Mizuna
Spokane's Quiet Overachiever Deserves More Credit
Downtown Spokane · Spokane · Innovative Northwest · Visit Website ↗
Reviewed April 9, 2026
Wingman Metrics
First Impression
The wine list at Mizuna feels like the restaurant itself — thoughtful, rooted in the Pacific Northwest, and a little more serious than the price point suggests. At $10–$16 a glass, you're not being gouged, which in 2024 is practically a love language. It's not trying to be a wine bar, but it's clearly trying.
Selection Deep Dive
Washington State anchors this list properly, with producers from Patterson, Walla Walla, Columbia Valley, Yakima, and Richland all showing up. Isenhower's GSM, Tenet's 'The Pundit' Syrah, and Bookwalter's 'Readers' red blend give it real regional credibility — these aren't grocery store fillers. Italy and New Zealand add enough range to keep things interesting, and a 2017 Semillon from Locus in Yakima tells you someone on staff actually cares. The California contingent — Oberon Napa Cab and Rodney Strong Knights Valley — feels a little safe, but it's there to keep the Cab dads happy, and that's fine.
By the Glass
Nine-plus by-the-glass options is solid for a restaurant of this size, and the range spans rosé, white, and red without doubling down on obvious crowd-pleasers. The Grosgrain Grenache Blush from Yakima and the Locus Semillon are the most interesting pours on the BTG list — the rest skew more accessible. No rotating program that we could find, which is the one missed opportunity here.
GSM Isenhower, Walla Walla, WA, 2022 — $16
Isenhower is a serious Walla Walla producer making structured, food-friendly GSM blends. Getting this by the glass at $16 is genuinely good value — the kind of wine that costs $35–$45 at retail and drinks better than its price suggests.

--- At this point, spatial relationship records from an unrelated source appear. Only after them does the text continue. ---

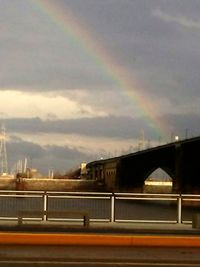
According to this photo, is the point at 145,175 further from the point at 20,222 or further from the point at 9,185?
the point at 20,222

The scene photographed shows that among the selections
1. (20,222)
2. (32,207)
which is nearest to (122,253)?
(20,222)

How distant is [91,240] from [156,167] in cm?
9559

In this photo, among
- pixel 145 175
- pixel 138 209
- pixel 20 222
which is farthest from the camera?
pixel 145 175

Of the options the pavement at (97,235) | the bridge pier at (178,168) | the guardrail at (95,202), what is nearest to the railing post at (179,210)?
the guardrail at (95,202)

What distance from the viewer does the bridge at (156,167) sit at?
86644 millimetres

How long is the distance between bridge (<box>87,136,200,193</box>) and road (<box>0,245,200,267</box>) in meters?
60.8

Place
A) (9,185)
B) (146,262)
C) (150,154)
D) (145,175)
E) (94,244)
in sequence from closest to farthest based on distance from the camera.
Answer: (146,262) < (94,244) < (150,154) < (145,175) < (9,185)

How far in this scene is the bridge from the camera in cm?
8664

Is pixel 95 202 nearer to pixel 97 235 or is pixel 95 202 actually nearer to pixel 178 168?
pixel 97 235

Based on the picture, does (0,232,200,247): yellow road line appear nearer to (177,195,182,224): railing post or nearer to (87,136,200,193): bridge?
(177,195,182,224): railing post

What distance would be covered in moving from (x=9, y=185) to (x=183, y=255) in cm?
14587

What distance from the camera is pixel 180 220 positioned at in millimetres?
23672

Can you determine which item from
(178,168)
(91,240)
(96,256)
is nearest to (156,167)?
(178,168)

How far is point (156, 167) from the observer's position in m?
113
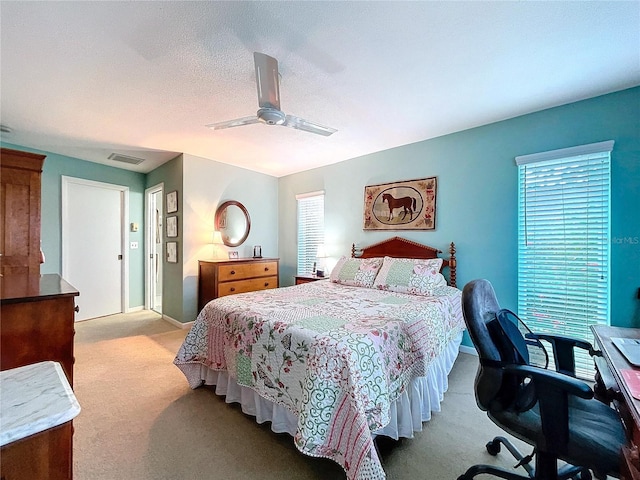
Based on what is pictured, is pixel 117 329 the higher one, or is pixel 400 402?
pixel 400 402

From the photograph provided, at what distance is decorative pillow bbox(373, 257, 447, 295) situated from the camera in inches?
113

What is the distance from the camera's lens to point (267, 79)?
1961 millimetres

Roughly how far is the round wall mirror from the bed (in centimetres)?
200

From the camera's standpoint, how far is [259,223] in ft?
16.6

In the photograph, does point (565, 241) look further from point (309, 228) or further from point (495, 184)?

Semillon Locus, Yakima, WA, 2017
Semillon is criminally underordered, and most people walk right past it. Yakima Valley makes some of the best Semillon outside of Bordeaux and Hunter Valley, and a 2017 with a little bottle age is exactly what you want. Most tables will order the Cloudy Bay and miss this entirely.
Pinot Noir Oyster Bay, New Zealand
Oyster Bay is a perfectly fine supermarket wine — you can grab it at Safeway on the way home for $12. Ordering it at a restaurant with actual Washington Pinot options on the list is a missed opportunity and not worth the markup.
Tenet Wines 'The Pundit', Patterson, WA, 2020 + Steamed Clams
The Pundit is a Rhône-style Syrah with enough savory, briny depth to hold its own against the clams without bulldozing the broth. It's an unconventional pairing that works precisely because both have that umami-forward, slightly funky quality going on.
✔️ The Bottom Line
Mizuna isn't a destination wine list, but it's doing the right things — fair prices, genuine Northwest representation, and a few bottles that reward the curious drinker. If you're in downtown Spokane and want a real glass of wine with your dinner, this is where you go.